最後の「質問を組み立てる」ということであるが、この点について、具体的に説明しようとすると、少々紙面が足りなくなってしまうので、簡略的な説明でご勘弁いただきたい。先の様々な2つ以上の質問を組み合わせて、本意を探り取ると言うことである。基本的には、ある主張をするためには、基本となる事実があり、主張と結びつけるための背景となる基本的な考え方があるはずである。この事実と基本的な考え方の両方を確認するにあたり、例えば、どちらを先に質問した方が、より本質にたどりつきやすいかを考えるということである。実際にそれが本質であるか否かは、どんなに言葉を尽くしてもわからないので、論理づけや分析は自分自身で行い、そこに矛盾があるか否か、ギャップがあるか否かを探るのである。そして特にこの質問の順序によって答えが異なるということを知っておく必要がある。「そんなことあるまい」とお考えかも知れないが、現実に答えは変わるのである。しかも、たった数個の質問で矛盾が見つかることさえ珍しくない。もし矛盾を見つけることが出来たら大成功であり、ある種の悪意を見抜くことができたということである。
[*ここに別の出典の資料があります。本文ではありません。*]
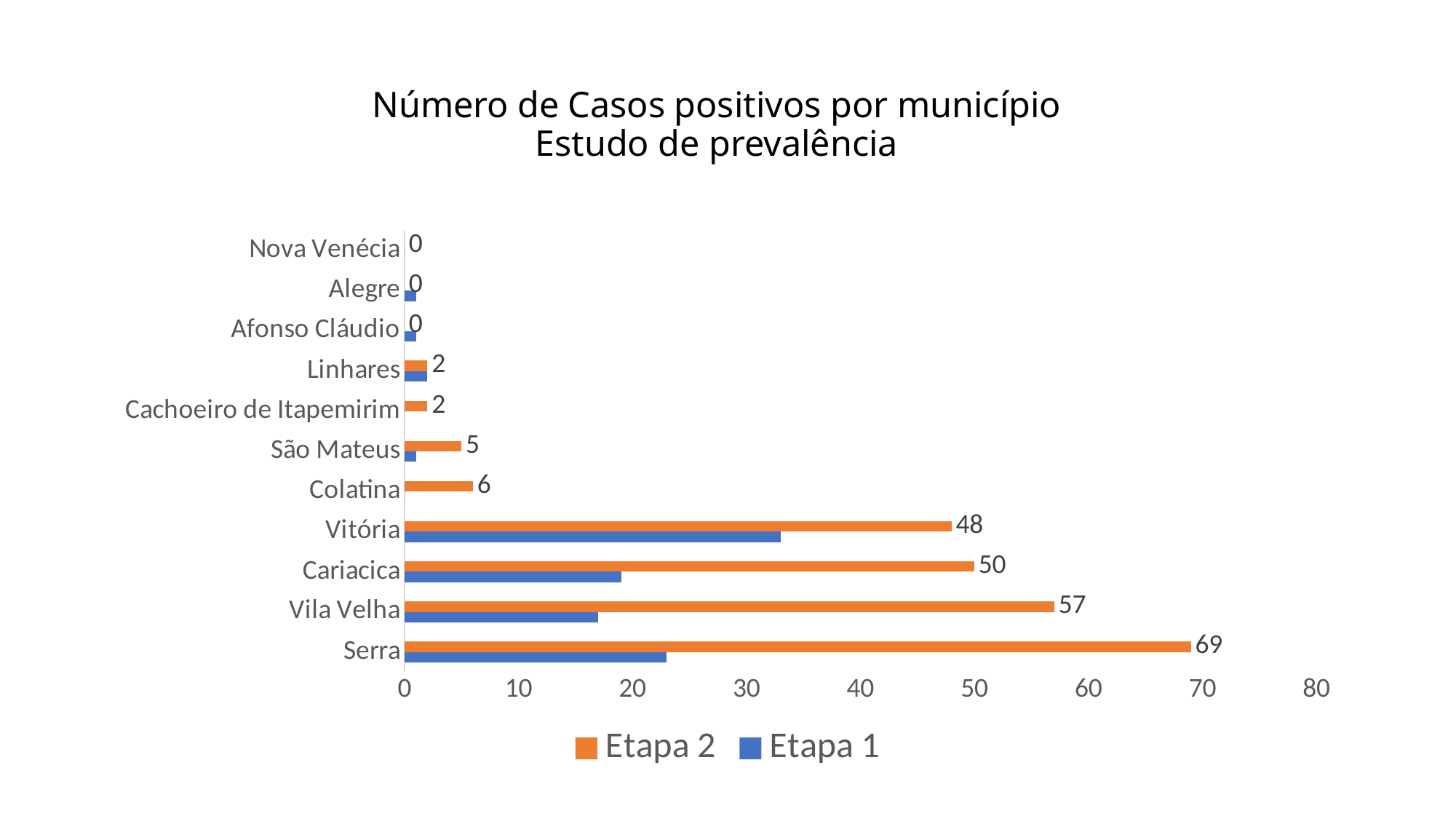
How many municipalities are shown on the chart? 11 Is the Etapa 1 value for Serra greater or less than 30? less What kind of chart is shown? Bar chart What is the Etapa 2 value for Colatina? 6 Is the Etapa 1 value for Vitória greater or less than 30? greater How many series does the legend list? 2 Which is larger for Etapa 2: Cariacica or Vitória? Cariacica Which municipality has the highest Etapa 2 value? Serra What is the Etapa 2 value for Serra? 69 What is the Etapa 2 value for Vila Velha? 57 Which colour represents Etapa 1 in the legend? Blue What is the difference between the Etapa 2 values for Serra and Vila Velha? 12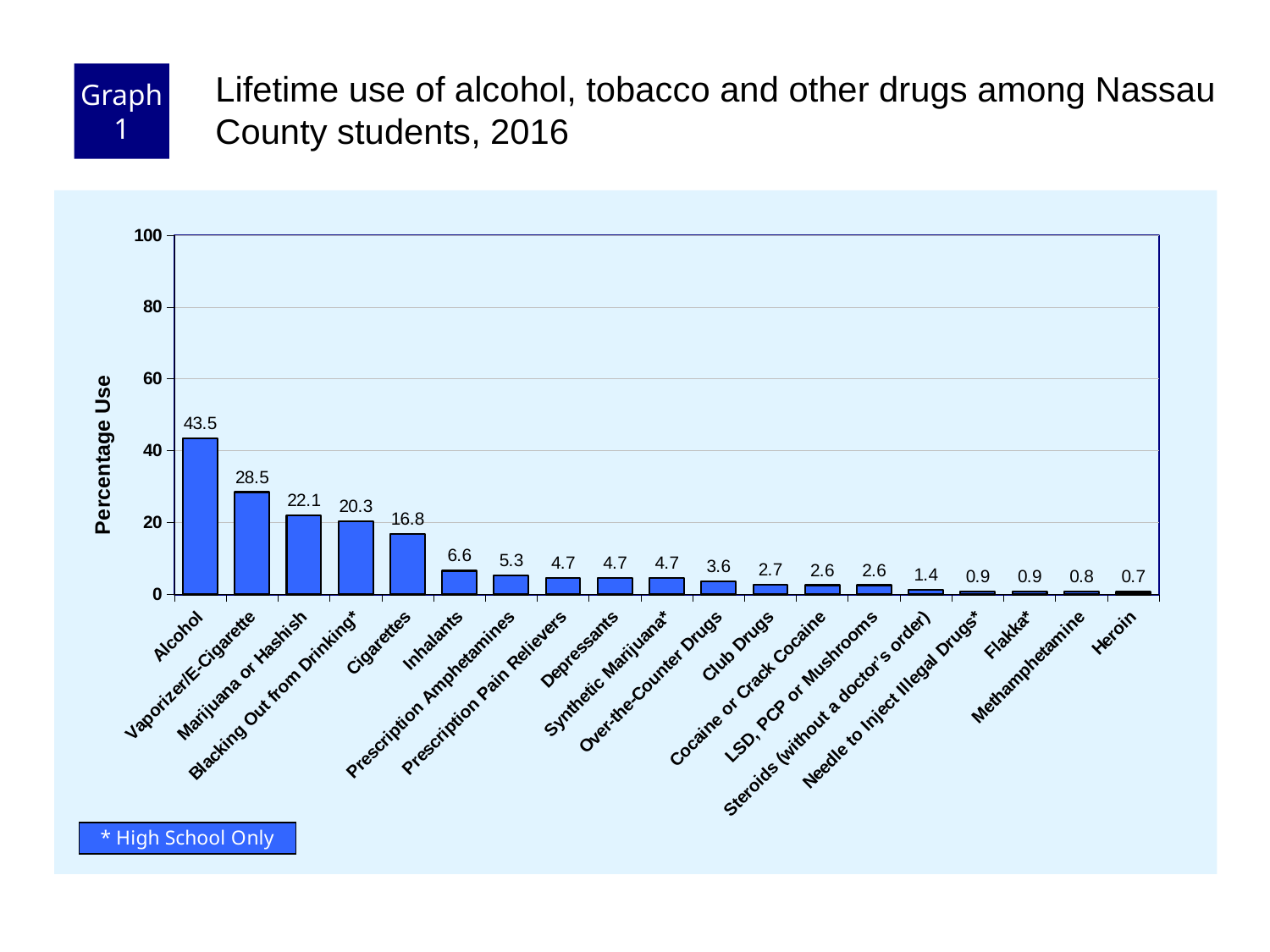
What kind of chart is shown on the slide? Bar chart Is the value for Vaporizer/E-Cigarette greater or less than 20? greater What is the percentage use for Cigarettes? 16.8 What is the percentage use for Heroin? 0.7 What is the percentage use for Inhalants? 6.6 Which category has the lowest percentage use? Heroin How many categories are shown on the chart? 19 What is the label of the y axis? Percentage Use What is the difference in percentage use between Alcohol and Vaporizer/E-Cigarette? 15 Which category has the highest percentage use? Alcohol Which has a higher percentage use, Marijuana or Hashish or Cigarettes? Marijuana or Hashish What is the percentage use for Alcohol? 43.5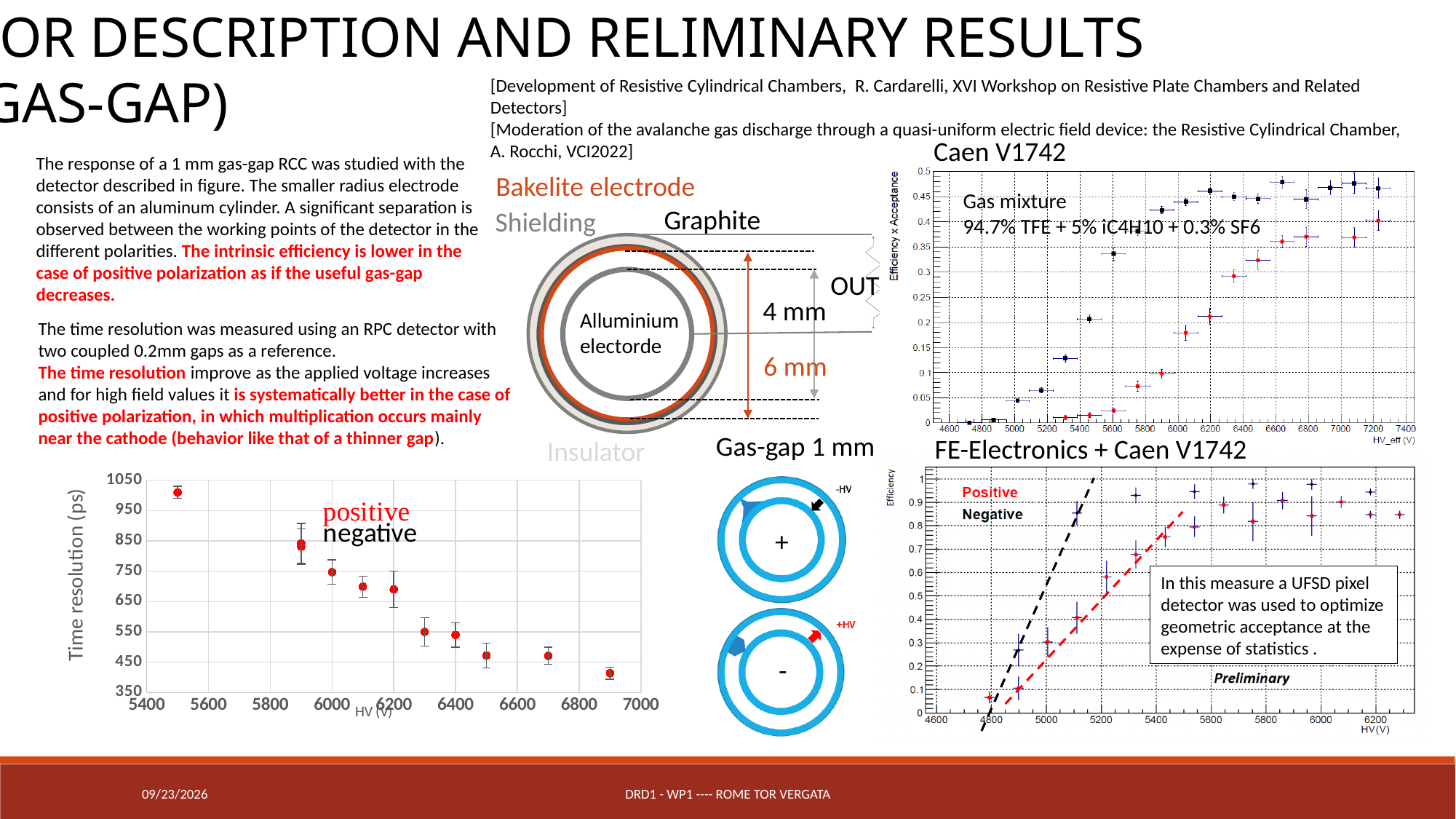
What kind of chart is the bottom-left chart of time resolution versus HV? scatter plot What is the x-axis label of the 'Caen V1742' chart? HV_eff (V) In the 'Caen V1742' chart, does Efficiency x Acceptance generally rise or fall as HV_eff increases? rise In the bottom-left time resolution chart, does the time resolution rise or fall as HV increases? fall In the 'Caen V1742' chart, is the highest Efficiency x Acceptance value greater or less than 0.4? greater In the 'FE-Electronics + Caen V1742' chart, which series has the higher efficiency at 5100 V, Positive or Negative? Negative In the bottom-left time resolution chart, is the time resolution at 5500 V greater or less than 950 ps? greater What is the y-axis label of the bottom-left time resolution chart? Time resolution (ps) In the 'FE-Electronics + Caen V1742' chart, is the Negative efficiency at 4800 V greater or less than 0.2? less How many series does the legend of the 'FE-Electronics + Caen V1742' chart list? 2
どのように質問(2度目はあり得ないが)しても、同じ答えが繰り返され、その事実と基本的な考え方により導き出された主張が、論理的に筋が通っており、前回伝えたギャップが存在しなければ、そこに悪意は存在しないので、ご安心いただきたい。

少々余談ではあるが、この質問を組み立てるという点に関しては、日本の方々よりも、インドや中国と言った大陸系の方々の方が、上手であると私は考えている。計算が早いとか、商売がうまいとか言う前に、まずは信頼できる相手であるか否か判断している。そして、そのための質問を組み立てているのである。たぶん、様々な文化、言語、価値観の中で生きるに当たり、一緒に生きる人間が信頼できるか否かを判断することは死活問題であり、長い歴史の中で、そういった質問の組み立て方が自然と身についていったのかもしれない。

そもそも疑ってかかるということが苦手な日本人ではあるが、会社法が施行されて10年、政府に頼るばかりではなく、そろそろ評価する能力を高めても良いのではないだろうか。